━━━ Records for the task

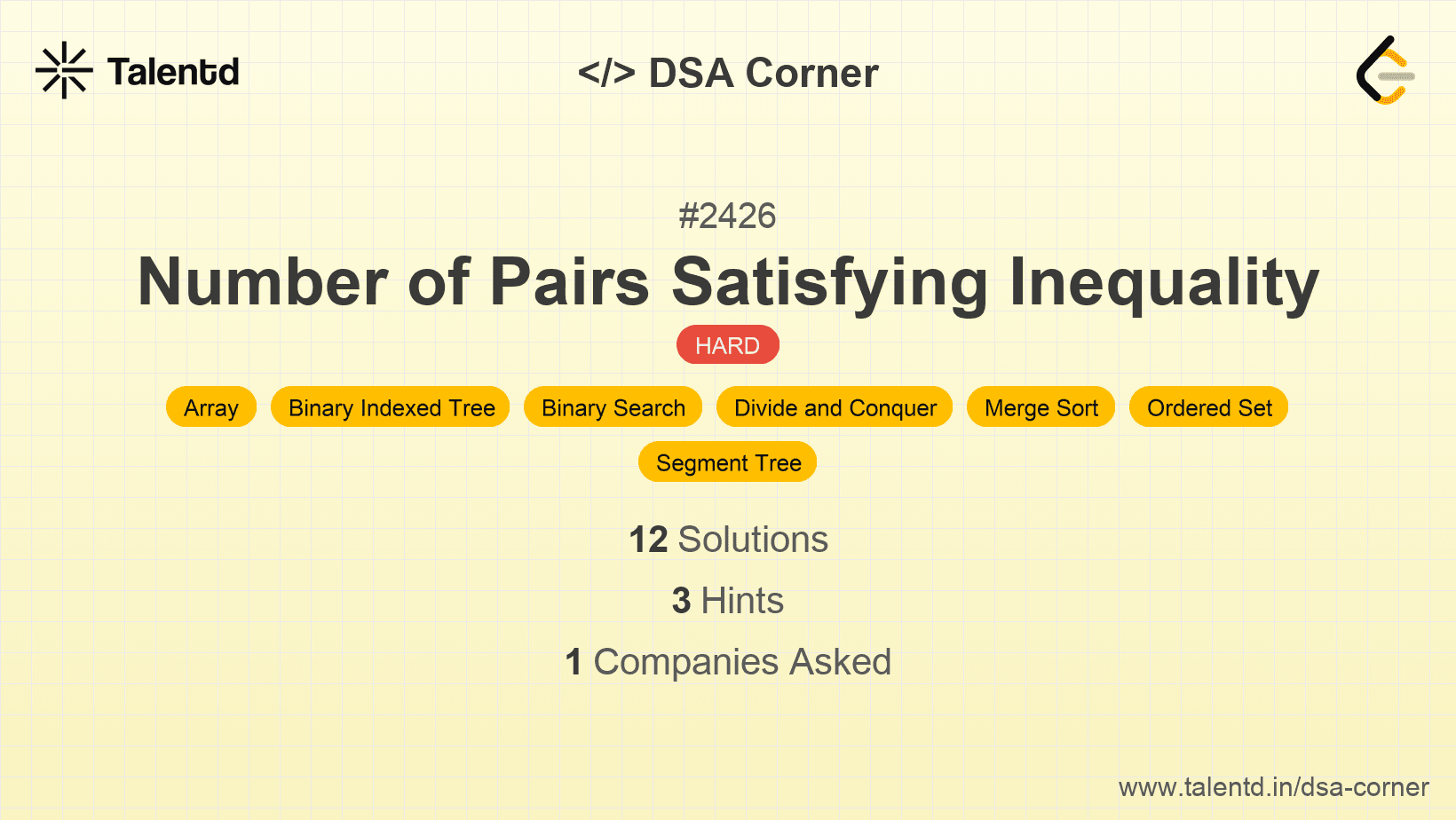 Talentd

</> DSA Corner

#2426

Number of Pairs Satisfying Inequality

HARD

Array Binary Indexed Tree Binary Search Divide and Conquer Merge Sort Ordered Set Segment Tree

12 Solutions

3 Hints

1 Companies Asked

www.talentd.in/dsa-corner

━━━━━━

Would you output the full listing exactly as it stands, minus the images?

» Output of the exercise:
 Talentd

</> DSA Corner

#2426

Number of Pairs Satisfying Inequality

HARD

Array Binary Indexed Tree Binary Search Divide and Conquer Merge Sort Ordered Set Segment Tree

12 Solutions

3 Hints

1 Companies Asked

www.talentd.in/dsa-corner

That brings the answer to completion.